A garden gnome with its right arm raised in a Nazi salute has sparked an investigation by prosecutors after it was displayed in an art gallery window in the German city of Nuremberg.

“The investigation is ongoing and people are being interviewed,” Wolfgang Träg a spokesman for the public prosecutors’ office.

Nazi symbolism has been outlawed in Germany since World War Two but Träg said investigators may establish that the gnome is ridiculing the Third Reich.

“It will also depend on what the artist and the owners of the gallery have to say for themselves about the whole thing,” he added.

Gallery owner Erwin Weigl, 67, said: “It is purely an artistic object.Every day the gnome attracts lots of interest from normal people.”

The artist, German-born Ottmar Hörl, 59, has designed numerous exhibitions and projects in public spaces including the large blue euro sculpture in front of the European Central Bank in Frankfurt.

“I was a bit surprised that this gnome has produced a reaction like this,” Hörl said. “Until now everyone has understood it.”

He first designed the Nazi-saluting gnome for an exhibition in Belgium against right-wing extremism.

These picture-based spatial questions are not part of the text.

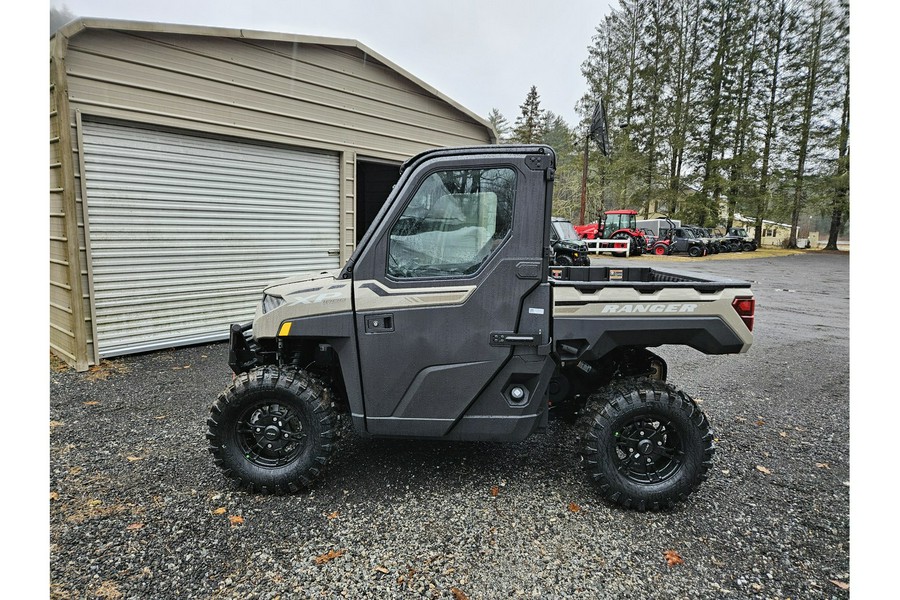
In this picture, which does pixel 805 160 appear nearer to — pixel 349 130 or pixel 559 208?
Answer: pixel 559 208

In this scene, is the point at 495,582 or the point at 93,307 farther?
the point at 93,307

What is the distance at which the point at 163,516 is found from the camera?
110 inches

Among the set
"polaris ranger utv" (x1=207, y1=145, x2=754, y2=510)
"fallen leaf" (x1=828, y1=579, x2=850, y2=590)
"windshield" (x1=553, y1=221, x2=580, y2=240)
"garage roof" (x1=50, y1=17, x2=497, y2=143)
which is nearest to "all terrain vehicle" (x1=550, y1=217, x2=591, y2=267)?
"windshield" (x1=553, y1=221, x2=580, y2=240)

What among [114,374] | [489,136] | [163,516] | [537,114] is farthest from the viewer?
[537,114]

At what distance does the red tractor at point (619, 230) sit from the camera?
1021 inches

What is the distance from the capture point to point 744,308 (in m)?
2.96

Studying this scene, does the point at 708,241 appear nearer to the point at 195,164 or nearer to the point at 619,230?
the point at 619,230

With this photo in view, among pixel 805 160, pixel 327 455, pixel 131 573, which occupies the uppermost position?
pixel 805 160

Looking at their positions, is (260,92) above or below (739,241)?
above

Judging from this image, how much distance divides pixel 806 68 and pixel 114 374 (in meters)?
39.3

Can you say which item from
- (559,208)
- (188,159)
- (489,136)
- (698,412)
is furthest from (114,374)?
(559,208)

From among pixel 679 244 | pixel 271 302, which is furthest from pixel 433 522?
pixel 679 244

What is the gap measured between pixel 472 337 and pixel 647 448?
1.32m

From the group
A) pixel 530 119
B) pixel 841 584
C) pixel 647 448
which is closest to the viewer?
pixel 841 584
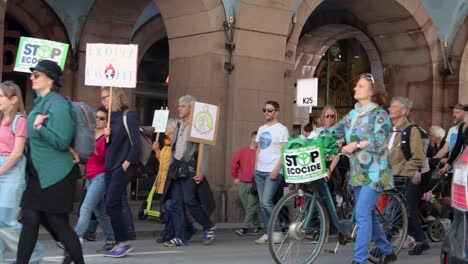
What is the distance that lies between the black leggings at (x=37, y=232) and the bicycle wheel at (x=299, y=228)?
1.87 metres

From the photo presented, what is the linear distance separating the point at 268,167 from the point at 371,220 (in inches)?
143

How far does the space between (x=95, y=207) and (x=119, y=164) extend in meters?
0.67

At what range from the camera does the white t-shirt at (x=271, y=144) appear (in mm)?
10984

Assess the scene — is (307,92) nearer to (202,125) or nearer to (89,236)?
(202,125)

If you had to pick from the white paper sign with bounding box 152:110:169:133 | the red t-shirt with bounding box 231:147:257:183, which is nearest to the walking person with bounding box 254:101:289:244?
the red t-shirt with bounding box 231:147:257:183

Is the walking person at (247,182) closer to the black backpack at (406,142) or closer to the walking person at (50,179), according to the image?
the black backpack at (406,142)

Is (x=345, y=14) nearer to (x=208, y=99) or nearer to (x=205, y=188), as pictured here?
(x=208, y=99)

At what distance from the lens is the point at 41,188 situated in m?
6.44

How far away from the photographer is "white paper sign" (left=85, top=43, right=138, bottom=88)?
1108 centimetres

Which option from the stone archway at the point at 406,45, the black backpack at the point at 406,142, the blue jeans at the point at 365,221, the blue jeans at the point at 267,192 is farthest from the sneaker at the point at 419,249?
the stone archway at the point at 406,45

“Portraying the German master race as garden gnomes was an ironic gesture.”

But a member of the Jewish community, 86-year-old Arno S. Hamburger, called it “utterly tasteless” and “harmful”.

“The joke stops here,” he said.

Nuremberg was the setting for huge Nazi showpiece rallies during the 1930s. After Germany’s defeat in 1945, Nuremberg was chosen for the trials that prosecuted the surviving Nazi leaders for crimes against humanity and supporters of the regime for war crimes.